### Task brief
Beginning with the first entry, restate the data word for word and leave out the images.

### Provided entries
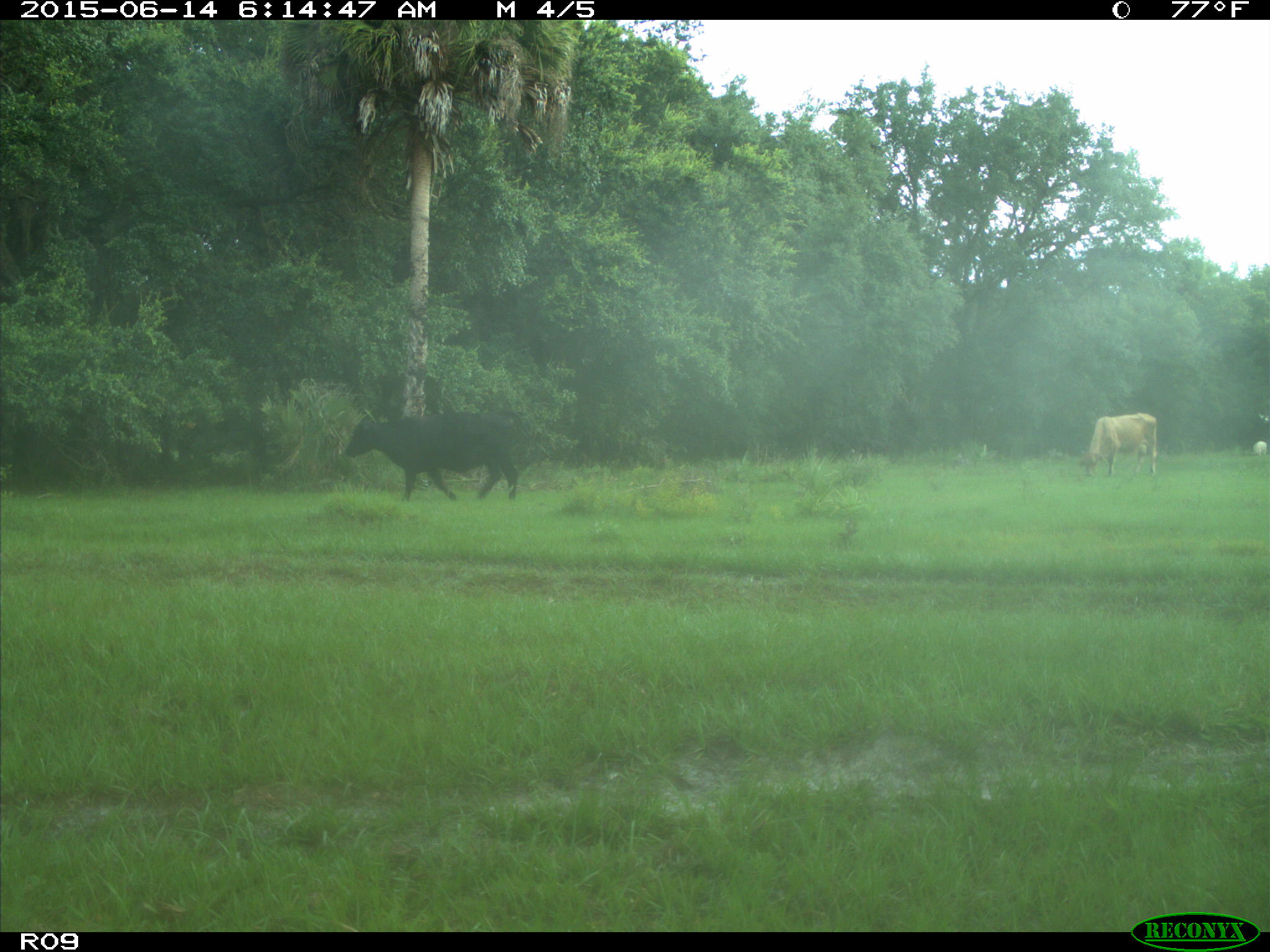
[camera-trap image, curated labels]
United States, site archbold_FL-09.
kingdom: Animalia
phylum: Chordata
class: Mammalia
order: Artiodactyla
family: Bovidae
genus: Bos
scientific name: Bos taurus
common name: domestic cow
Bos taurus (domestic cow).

### Result for this task
[camera-trap image, curated labels]
United States, site archbold_FL-09.
kingdom: Animalia
phylum: Chordata
class: Mammalia
order: Artiodactyla
family: Bovidae
genus: Bos
scientific name: Bos taurus
common name: domestic cow
Bos taurus (domestic cow).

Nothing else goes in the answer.